Exercise description: Reproduce verbatim the part of the news report on Indian tax-free bonds that begins at the words "The share was", stopping after the words "rupees a year.".

India's private businessmen say theyhave been placed on an unequal footing in raising money from
the capital market because government companies are wooing
investors by issuing more attractive tax-free bonds.
    Stock brokers and bankers polled by Reuters said although
equity shares or debenture issues floated by private firms
provide a higher return and shorter maturity, they are fast
losing their popular appeal as they are liable to both wealth
and income taxes.
    Brokers said many investors are transferring funds into
government company bonds because of their tax-free status and
easy transferability.
    About 100 private companies have postponed plans to issue
equity shares and debentures in the first quarter of fiscal
1987/88 partly on account of fierce competition from public
sector bonds, a merchant banker said.
    They included equity shares and rights issue worth one
billion rupees planned to be issued this month by Tata
Fertilisers Ltd, he said, adding the issue has been postponed
indefinitely.
    "The government bonds are making serious inroads on the
private sector companies' resources," said R. P. Goenka,
president of the Federation of Indian Chambers of Commerce and
Industry.
    "The discriminatory tax treatment should be done away with
and equal facilities be provided to the two sectors to mobilise
resources from the market which is common to both," Goenka said.
    A senior Finance Ministry official said government and
private firms were free to compete to raise resources, adding
it was not correct that public sector-issued bonds were
preventing private firms from raising money on the stock
market.
    "Debentures and equity shares floated by private companies
still account for at least 60 pct of total capital raised in
stock exchanges," the ministry official said.
    A spokesman at Bombay stock brokers Batliwala and Karani
said government bonds were valued at about 20 billion rupees or
about 40 pct of 50 billion rupees raised by both government and
non-government firms in the domestic capital market in 1986/87.
    The share was 35 to 40 pct of about 36.95 billion rupees
mobilised in 1985/86, he said. "To save taxes, commercial banks,
mainly foreign banks, and some private companies, are investing
their surplus funds in the tax free bonds," he said.
    "Individuals who are very well off are also investing in the
bonds to gain tax benefits while only small investors are going
for equities or debentures floated by private companies on a
selective basis," the spokesman said.
    The maturity period of government company bonds varies
between seven and 10 years. No wealth or income taxes are
payable on nine pct seven-year bonds but those carrying 13 pct
interest on 10-year bonds are subjected to income tax if interest amount^M
exceeds 7,000 rupees a year.

Stored records:

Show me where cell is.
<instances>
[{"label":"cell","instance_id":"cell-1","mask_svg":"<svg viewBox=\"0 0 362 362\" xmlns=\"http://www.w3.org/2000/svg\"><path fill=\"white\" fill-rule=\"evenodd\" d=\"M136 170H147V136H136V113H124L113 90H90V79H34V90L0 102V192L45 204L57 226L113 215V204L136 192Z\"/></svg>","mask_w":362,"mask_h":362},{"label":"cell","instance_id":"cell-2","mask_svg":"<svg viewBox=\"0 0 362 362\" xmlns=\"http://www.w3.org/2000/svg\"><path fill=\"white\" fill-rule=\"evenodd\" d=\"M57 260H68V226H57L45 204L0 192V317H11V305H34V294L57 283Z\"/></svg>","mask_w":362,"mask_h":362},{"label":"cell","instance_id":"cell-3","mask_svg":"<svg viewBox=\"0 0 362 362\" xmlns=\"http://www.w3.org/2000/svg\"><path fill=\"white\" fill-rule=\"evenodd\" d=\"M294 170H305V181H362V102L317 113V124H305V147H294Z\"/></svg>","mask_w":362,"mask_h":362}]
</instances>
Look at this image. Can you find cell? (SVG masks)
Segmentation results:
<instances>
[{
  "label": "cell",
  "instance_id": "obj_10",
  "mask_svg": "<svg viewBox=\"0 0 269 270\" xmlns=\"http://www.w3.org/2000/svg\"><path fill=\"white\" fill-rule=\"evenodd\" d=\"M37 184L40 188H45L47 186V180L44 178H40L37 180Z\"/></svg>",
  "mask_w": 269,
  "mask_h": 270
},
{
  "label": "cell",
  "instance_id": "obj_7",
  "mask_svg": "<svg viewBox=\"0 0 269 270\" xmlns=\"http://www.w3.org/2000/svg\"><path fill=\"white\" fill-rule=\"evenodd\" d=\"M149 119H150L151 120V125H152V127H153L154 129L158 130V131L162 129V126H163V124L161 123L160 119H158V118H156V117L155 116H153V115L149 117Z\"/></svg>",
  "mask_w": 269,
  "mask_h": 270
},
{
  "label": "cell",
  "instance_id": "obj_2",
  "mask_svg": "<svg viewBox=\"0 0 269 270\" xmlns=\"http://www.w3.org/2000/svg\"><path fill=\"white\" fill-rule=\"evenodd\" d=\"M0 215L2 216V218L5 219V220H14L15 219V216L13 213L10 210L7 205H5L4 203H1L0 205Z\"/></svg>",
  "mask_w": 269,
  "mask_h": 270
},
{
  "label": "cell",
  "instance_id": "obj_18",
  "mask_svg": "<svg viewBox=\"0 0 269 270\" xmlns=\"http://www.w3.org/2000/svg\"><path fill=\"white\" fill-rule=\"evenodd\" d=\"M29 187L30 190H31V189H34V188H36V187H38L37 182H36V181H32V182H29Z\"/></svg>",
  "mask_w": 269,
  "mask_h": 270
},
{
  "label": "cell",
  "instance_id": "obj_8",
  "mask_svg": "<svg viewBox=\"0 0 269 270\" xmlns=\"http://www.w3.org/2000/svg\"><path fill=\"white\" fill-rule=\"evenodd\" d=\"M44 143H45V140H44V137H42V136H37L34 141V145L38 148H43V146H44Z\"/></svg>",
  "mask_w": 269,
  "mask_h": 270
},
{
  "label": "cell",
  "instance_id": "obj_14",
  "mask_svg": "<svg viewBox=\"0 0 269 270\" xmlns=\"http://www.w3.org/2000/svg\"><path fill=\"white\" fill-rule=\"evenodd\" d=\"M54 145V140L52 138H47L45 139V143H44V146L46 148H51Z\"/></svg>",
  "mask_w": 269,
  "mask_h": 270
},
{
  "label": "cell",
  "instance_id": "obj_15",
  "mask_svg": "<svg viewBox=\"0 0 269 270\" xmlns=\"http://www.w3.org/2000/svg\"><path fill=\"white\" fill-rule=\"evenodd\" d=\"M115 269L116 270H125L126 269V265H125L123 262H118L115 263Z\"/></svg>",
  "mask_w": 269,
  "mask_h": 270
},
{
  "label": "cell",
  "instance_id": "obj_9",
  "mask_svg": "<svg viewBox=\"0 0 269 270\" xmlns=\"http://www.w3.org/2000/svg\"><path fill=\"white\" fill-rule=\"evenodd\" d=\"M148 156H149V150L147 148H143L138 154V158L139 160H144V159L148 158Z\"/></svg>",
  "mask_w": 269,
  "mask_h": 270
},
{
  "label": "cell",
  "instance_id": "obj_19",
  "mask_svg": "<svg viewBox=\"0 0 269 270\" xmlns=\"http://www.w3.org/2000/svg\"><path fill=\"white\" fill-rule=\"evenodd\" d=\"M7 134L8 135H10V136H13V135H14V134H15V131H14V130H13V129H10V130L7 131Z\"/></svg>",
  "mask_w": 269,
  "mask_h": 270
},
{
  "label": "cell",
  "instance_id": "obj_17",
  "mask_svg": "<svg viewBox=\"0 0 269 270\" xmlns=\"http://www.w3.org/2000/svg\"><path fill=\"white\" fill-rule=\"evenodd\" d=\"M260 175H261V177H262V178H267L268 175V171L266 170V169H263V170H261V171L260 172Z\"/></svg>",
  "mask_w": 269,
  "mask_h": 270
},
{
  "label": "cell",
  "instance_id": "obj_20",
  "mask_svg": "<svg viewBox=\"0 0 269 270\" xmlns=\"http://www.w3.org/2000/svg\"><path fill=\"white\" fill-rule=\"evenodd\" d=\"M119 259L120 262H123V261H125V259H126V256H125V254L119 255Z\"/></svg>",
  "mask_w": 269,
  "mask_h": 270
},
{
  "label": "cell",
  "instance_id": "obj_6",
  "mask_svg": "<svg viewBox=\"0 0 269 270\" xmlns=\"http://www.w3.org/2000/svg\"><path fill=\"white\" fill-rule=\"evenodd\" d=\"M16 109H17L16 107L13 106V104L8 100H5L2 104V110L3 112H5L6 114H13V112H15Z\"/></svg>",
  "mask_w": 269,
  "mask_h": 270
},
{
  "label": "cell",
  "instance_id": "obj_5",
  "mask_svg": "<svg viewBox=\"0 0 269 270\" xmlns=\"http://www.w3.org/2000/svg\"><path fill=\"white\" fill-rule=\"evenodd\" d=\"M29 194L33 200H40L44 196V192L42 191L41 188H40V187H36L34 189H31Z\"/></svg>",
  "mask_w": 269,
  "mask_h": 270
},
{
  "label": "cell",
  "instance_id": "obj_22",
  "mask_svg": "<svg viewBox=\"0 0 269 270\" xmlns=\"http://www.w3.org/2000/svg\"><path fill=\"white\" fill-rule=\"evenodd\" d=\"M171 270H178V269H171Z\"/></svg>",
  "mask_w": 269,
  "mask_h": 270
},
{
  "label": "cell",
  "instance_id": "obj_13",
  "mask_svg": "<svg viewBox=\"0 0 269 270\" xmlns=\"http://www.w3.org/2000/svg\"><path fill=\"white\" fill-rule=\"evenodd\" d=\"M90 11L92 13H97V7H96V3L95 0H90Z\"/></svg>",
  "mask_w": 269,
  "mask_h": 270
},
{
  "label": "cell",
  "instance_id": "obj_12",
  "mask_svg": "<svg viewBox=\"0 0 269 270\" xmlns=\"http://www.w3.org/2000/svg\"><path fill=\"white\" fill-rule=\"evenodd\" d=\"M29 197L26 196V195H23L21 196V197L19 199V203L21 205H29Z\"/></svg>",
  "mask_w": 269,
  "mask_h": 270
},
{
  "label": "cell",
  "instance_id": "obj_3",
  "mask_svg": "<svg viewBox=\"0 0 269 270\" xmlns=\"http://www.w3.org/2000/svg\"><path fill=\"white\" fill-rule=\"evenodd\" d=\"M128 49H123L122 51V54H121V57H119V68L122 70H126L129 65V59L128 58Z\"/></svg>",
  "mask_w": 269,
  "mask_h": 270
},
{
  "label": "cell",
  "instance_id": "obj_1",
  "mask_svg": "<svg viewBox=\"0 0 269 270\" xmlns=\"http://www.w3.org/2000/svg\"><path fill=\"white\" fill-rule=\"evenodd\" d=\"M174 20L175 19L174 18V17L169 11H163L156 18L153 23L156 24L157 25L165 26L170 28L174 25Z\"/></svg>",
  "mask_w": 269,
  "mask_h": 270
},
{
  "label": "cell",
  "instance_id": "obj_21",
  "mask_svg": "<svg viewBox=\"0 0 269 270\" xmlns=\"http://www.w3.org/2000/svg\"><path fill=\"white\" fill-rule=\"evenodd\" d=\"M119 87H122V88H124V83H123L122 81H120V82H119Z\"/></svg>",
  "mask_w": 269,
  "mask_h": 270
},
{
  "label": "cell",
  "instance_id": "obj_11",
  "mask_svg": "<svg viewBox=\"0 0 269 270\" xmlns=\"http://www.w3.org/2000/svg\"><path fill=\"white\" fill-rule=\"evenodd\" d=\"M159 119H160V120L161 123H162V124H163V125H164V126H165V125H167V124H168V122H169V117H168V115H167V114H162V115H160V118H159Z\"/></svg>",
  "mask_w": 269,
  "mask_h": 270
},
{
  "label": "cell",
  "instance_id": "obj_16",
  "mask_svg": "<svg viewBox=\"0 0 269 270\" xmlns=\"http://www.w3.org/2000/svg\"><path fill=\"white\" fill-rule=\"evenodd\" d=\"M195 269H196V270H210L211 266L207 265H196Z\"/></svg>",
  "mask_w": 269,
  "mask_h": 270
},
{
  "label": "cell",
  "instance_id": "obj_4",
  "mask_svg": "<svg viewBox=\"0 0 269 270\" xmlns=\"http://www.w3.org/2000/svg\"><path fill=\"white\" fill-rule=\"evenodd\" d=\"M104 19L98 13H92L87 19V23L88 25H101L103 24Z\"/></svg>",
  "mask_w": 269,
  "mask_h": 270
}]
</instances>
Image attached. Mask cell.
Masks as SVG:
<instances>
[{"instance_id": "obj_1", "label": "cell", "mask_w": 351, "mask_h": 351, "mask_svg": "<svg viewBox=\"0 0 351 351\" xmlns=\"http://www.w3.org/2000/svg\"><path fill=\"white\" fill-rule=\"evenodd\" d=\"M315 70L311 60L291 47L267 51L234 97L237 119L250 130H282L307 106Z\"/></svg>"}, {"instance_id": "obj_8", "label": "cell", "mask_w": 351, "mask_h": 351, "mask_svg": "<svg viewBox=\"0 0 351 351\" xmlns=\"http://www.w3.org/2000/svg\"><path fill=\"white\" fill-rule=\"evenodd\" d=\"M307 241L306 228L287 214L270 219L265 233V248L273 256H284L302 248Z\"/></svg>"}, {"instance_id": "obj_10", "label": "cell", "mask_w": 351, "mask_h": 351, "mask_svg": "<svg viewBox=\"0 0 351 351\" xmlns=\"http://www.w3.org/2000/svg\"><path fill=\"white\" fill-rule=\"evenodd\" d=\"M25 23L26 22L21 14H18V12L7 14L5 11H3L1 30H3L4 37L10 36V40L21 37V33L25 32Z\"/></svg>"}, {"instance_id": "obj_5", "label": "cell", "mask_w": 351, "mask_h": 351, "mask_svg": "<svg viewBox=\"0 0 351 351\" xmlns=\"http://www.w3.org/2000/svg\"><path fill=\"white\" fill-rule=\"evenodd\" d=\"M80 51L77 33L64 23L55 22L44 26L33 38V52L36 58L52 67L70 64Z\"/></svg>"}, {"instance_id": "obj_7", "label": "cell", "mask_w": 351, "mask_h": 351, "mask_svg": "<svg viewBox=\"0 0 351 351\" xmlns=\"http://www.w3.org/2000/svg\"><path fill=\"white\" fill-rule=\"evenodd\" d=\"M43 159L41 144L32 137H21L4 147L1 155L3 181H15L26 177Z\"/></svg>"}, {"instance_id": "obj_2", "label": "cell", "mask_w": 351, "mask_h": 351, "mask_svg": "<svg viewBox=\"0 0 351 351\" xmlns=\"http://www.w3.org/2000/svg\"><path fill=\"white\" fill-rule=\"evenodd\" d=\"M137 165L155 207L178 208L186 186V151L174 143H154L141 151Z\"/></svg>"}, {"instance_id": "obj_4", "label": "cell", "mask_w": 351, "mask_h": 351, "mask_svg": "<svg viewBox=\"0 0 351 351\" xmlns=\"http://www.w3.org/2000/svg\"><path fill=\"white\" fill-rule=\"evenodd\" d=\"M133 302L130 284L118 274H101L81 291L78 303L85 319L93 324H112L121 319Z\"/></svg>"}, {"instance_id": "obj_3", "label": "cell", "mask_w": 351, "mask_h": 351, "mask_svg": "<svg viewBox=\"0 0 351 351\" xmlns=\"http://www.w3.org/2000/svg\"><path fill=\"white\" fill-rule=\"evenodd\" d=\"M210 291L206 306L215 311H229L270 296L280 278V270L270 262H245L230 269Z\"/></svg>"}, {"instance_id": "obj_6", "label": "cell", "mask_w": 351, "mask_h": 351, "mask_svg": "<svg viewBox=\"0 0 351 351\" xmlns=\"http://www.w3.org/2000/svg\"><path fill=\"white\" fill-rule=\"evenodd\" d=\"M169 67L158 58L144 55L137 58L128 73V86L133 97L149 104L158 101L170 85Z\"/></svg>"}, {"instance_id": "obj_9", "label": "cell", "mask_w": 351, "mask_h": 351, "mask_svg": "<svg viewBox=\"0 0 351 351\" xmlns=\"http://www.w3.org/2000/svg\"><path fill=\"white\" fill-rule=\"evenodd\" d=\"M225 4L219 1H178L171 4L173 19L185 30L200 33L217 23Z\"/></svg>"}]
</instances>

Task response:
The share was 35 to 40 pct of about 36.95 billion rupees
mobilised in 1985/86, he said. "To save taxes, commercial banks,
mainly foreign banks, and some private companies, are investing
their surplus funds in the tax free bonds," he said.
    "Individuals who are very well off are also investing in the
bonds to gain tax benefits while only small investors are going
for equities or debentures floated by private companies on a
selective basis," the spokesman said.
    The maturity period of government company bonds varies
between seven and 10 years. No wealth or income taxes are
payable on nine pct seven-year bonds but those carrying 13 pct
interest on 10-year bonds are subjected to income tax if interest amount^M
exceeds 7,000 rupees a year.